Di dalam pengajaran Taurat kepada bangsa Israel, hukum pertamanya dikatakan: Ul. 6:4 Dengarlah, hai orang Israel: TUHAN itu Allah kita, TUHAN itu esa!
Di situ dijelaskan bahwa ALLAH itu esa, ALLAH itu sendirian, tidak ada yang lainnya. Hanya ada keterangan esa atau satu, tanpa unsur angka tiga sebagaimana di dokrin Tritunggal – Tiga yang Satu.
Keluaran 20:3 Jangan ada padamu allah lain di hadapan-Ku.
Padahal menurut Trinitas YESUS itu ALLAH, ROH KUDUS itu juga ALLAH.
Yes. 44:24 Beginilah firman TUHAN, Penebusmu, yang membentuk engkau sejak dari kandungan; "Akulah TUHAN, yang menjadikan segala sesuatu, yang seorang diri membentangkan langit, yang menghamparkan bumi--siapakah yang mendampingi Aku? --
Di situ dijelaskan: SEORANG DIRI – SENDIRIAN. Siapakah yang mendampingiNYA? Nggak ada!

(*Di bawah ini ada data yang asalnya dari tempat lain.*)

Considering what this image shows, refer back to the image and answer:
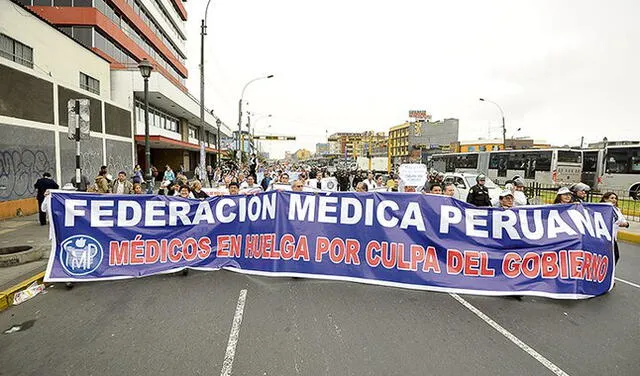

Itu soal Sesembahan; kepada siapa kita percaya, kepada siapa kita beribadah, kepada siapa paket GOJEK harus dikirimkan? Jangan sampai salah alamat! Pertanyaan pertama Driver GOJEK jika ada kiriman paket adalah: “Dikirimkan ke mana paket ini?” ALLAH yang esa atau yang Trinitas?
Lalu di kitab Kejadian juga disebutkan tentang pengudusan hari Sabat;
Kejadian 2:1 Demikianlah diselesaikan langit dan bumi dan segala isinya.
2:2 Ketika Allah pada hari ketujuh telah menyelesaikan pekerjaan yang dibuat-Nya itu, berhentilah Ia pada hari ketujuh dari segala pekerjaan yang telah dibuat-Nya itu.
2:3 Lalu Allah memberkati hari ketujuh itu dan menguduskannya, karena pada hari itulah Ia berhenti dari segala pekerjaan penciptaan yang telah dibuat-Nya itu.
Kemudian dimasukkan ke dalam Hukum Taurat;
Keluaran 20:8 Ingatlah dan kuduskanlah hari Sabat:
20:9 enam hari lamanya engkau akan bekerja dan melakukan segala pekerjaanmu,
20:10 tetapi hari ketujuh adalah hari Sabat TUHAN, Allahmu; maka jangan melakukan sesuatu pekerjaan, engkau atau anakmu laki-laki, atau anakmu perempuan, atau hambamu laki-laki, atau hambamu perempuan, atau hewanmu atau orang asing yang di tempat kediamanmu.
20:11 Sebab enam hari lamanya TUHAN menjadikan langit dan bumi, laut dan segala isinya, dan Ia berhenti pada hari ketujuh; itulah sebabnya TUHAN memberkati hari Sabat dan menguduskannya.
Maka di manakah Alkitab menyebutkan tentang Trinitas dan perintah ibadah hari Minggu? Hari Minggu adalah hari Kebangkitan YESUS? Benar! Tapi apakah kita diperintahkan untuk menggantikan Sabat ke Minggu? Bukankah para rasul pernah berkumpul di hari Minggu? Benar! Masalah berkumpul atau ibadah jemaat di hari apa saja bukan masalah. Ibadah itu baik! Tidak ada masalah dilakukan di hari apa saja dan di jam berapa saja. Tapi hari Sabat adalah hari perhentian dari segala pekerjaan dan itu sudah ditentukan harinya, yaitu hari ketujuh: SABTU.
Di mana nggak jelasnya dan siapa yang tidak paham Alkitab?